WOMAD was founded in 1980 by English rock musician Peter Gabriel, with Thomas Brooman, Bob Hooton, Mark Kidel, Stephen Pritchard, Martin Elbourne and Jonathan Arthur. The first ever WOMAD festival was in Shepton Mallet, UK in 1982 as a family-oriented festival with a diverse and active musical events, sometimes offering as many as seven stages within the festival site.
There are also participatory workshops, where the audience has a chance to meet and learn about the visiting artists and their music. Special events for children, including organised workshops and activities, create an experience both educational and entertaining. The festival location in each country is as important to its atmosphere as the music and dance that it presents. WOMAD Festivals have travelled all over the world, bringing artists to numerous locations and entertaining over one million people.
Charlton Park has been in the possession of the Earls of Suffolk since the last years of the 16th Century.
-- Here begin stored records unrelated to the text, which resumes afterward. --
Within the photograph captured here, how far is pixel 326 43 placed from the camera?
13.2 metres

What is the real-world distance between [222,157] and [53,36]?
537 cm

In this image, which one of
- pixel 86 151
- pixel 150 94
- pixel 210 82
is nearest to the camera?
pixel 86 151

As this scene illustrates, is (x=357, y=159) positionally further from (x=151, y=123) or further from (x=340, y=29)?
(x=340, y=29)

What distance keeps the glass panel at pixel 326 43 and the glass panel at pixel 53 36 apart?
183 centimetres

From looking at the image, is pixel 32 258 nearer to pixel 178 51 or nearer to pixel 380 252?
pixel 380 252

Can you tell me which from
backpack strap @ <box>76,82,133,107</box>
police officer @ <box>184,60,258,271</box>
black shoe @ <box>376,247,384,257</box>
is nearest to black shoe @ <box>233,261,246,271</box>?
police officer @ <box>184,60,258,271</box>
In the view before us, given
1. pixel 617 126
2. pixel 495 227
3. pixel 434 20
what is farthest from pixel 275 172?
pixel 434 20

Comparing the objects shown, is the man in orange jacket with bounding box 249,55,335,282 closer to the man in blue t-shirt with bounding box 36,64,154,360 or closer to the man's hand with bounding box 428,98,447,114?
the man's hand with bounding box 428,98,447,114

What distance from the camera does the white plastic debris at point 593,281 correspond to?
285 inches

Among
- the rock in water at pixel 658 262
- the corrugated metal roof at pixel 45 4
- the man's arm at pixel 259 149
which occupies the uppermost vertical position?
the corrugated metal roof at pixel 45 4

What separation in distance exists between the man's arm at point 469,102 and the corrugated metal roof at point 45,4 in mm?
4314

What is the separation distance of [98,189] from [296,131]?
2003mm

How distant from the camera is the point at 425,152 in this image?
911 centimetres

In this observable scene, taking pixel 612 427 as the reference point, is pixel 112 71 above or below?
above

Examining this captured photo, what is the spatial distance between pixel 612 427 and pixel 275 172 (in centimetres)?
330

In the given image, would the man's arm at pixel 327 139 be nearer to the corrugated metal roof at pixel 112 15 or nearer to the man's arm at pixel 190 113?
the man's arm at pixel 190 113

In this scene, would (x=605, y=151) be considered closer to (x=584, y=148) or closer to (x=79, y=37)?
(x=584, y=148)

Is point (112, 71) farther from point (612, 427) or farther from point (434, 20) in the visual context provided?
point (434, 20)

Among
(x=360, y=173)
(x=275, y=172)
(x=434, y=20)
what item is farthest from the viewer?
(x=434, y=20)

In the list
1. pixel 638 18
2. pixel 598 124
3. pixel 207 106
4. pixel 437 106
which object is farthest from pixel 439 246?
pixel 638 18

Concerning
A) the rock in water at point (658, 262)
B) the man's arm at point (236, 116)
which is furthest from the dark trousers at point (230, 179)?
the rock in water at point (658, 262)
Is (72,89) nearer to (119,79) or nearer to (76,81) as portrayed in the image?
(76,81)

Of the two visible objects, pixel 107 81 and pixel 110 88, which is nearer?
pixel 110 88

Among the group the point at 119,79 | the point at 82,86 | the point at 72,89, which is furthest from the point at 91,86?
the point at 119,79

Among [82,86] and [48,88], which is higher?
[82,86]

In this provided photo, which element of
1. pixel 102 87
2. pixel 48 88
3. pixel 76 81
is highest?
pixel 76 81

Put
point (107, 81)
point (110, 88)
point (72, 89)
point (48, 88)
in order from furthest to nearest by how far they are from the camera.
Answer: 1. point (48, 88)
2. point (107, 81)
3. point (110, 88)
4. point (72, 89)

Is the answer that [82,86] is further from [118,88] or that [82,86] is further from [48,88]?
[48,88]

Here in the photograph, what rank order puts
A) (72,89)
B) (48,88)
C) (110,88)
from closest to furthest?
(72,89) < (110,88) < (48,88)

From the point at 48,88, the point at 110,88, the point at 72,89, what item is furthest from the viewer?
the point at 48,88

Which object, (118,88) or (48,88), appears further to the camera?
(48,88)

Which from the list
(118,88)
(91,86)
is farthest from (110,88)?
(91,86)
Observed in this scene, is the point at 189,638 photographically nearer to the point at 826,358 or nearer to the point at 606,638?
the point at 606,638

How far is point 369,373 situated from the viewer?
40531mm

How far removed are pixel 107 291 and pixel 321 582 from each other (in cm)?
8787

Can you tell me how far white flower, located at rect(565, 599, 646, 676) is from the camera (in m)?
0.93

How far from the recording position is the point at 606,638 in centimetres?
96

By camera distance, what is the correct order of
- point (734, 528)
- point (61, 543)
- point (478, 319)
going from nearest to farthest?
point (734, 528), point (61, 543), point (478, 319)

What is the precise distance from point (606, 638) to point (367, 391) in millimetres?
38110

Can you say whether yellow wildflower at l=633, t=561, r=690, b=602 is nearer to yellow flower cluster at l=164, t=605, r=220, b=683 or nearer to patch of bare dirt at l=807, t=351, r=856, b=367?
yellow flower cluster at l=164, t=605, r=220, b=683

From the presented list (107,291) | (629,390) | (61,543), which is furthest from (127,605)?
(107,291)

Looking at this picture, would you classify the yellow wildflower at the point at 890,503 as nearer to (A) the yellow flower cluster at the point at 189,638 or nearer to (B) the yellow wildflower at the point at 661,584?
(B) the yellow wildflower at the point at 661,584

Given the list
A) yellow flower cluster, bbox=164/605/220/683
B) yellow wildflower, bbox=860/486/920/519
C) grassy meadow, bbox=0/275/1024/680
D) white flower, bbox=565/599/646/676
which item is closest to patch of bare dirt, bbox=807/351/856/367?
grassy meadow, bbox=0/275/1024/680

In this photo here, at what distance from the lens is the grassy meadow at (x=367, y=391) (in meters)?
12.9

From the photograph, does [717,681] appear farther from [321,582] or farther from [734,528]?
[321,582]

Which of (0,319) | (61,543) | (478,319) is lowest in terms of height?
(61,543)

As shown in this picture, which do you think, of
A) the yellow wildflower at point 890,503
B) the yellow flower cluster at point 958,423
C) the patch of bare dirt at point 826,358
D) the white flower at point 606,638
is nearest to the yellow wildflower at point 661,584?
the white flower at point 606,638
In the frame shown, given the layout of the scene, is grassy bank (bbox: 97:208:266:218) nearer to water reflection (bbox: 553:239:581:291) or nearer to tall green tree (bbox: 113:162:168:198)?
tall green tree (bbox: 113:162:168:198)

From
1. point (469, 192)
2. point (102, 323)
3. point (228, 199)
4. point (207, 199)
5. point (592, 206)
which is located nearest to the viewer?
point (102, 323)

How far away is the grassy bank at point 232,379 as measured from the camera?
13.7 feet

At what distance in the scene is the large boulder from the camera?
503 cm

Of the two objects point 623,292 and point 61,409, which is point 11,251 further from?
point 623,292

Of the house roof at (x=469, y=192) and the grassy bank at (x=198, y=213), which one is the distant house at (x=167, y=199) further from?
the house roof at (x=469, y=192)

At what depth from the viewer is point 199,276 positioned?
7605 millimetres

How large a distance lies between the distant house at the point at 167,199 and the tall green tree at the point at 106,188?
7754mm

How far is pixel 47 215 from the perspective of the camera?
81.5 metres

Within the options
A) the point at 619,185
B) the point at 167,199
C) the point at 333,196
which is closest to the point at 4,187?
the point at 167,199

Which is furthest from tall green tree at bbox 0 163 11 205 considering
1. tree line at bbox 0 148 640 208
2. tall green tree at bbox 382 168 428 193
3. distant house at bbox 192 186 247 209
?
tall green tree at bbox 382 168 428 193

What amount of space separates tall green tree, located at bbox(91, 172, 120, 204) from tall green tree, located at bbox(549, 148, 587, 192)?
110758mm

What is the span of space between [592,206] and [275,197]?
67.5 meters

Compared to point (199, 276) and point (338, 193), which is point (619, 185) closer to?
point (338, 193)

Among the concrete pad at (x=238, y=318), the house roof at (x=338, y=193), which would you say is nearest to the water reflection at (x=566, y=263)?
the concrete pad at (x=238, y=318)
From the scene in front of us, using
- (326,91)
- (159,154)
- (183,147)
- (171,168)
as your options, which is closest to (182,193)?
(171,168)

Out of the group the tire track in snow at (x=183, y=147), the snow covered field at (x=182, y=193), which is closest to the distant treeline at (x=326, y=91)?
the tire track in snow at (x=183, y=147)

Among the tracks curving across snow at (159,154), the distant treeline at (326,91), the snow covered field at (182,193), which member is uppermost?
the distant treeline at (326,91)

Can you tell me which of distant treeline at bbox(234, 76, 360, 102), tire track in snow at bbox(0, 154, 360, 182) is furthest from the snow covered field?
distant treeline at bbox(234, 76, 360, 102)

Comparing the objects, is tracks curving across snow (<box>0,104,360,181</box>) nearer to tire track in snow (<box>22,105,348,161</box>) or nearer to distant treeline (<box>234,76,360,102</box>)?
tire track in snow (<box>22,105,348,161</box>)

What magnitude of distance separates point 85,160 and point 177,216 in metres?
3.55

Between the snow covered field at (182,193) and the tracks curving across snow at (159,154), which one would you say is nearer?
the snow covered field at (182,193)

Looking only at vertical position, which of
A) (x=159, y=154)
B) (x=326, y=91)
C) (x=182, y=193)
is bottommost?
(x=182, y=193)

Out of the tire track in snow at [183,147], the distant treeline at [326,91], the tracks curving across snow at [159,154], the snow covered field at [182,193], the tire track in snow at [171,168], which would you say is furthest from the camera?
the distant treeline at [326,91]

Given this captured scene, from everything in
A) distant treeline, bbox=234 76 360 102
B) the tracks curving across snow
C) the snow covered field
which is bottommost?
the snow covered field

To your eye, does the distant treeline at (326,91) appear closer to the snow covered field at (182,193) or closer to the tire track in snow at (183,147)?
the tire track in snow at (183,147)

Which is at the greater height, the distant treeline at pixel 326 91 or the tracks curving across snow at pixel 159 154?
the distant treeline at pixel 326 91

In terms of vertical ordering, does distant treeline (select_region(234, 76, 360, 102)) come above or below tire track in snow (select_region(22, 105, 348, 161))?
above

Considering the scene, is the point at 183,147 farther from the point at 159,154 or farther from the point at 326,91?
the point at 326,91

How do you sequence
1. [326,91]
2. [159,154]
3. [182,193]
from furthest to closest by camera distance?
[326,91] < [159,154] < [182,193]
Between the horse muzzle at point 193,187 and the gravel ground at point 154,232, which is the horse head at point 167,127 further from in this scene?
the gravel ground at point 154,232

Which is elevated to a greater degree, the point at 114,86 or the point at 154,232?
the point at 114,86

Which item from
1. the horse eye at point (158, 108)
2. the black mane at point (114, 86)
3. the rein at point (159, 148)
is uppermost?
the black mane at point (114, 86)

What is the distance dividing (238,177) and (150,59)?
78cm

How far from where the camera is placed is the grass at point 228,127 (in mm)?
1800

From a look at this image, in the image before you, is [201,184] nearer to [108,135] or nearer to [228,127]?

The Estate covers 4,500 acres and includes the Grade 1 listed Mansion, extensive and picturesque parkland, arable farmland, Cotswold stone period residential properties and a commercial business park. The beautiful parkland provides a fantastic setting for all events whilst retaining the privacy of the family home and grounds.
At the Dissolution of the Monasteries in 1539, the fabric of the Abbey and much of its property was bought by a prosperous clothier of Malmesbury named Stumpe. By the end of the century the part of his estate which included Charlton was passed to his great-granddaughter, Catherine, daughter of Sir Henry Knyvet (whose tomb is in Charlton Church).
Catherine’s second husband was Lord Thomas Howard, 1st Earl of Suffolk; Charlton Park House was built for her on the property which she had brought into the marriage. It was ready for occupation by 1607.
After Catherine’s death Charlton Park was inherited by her second son, Thomas, who in 1626 was created the first Earl of Berkshire. His descendants lived here until the union of the Suffolk and Berkshire families in the mid-18th Century.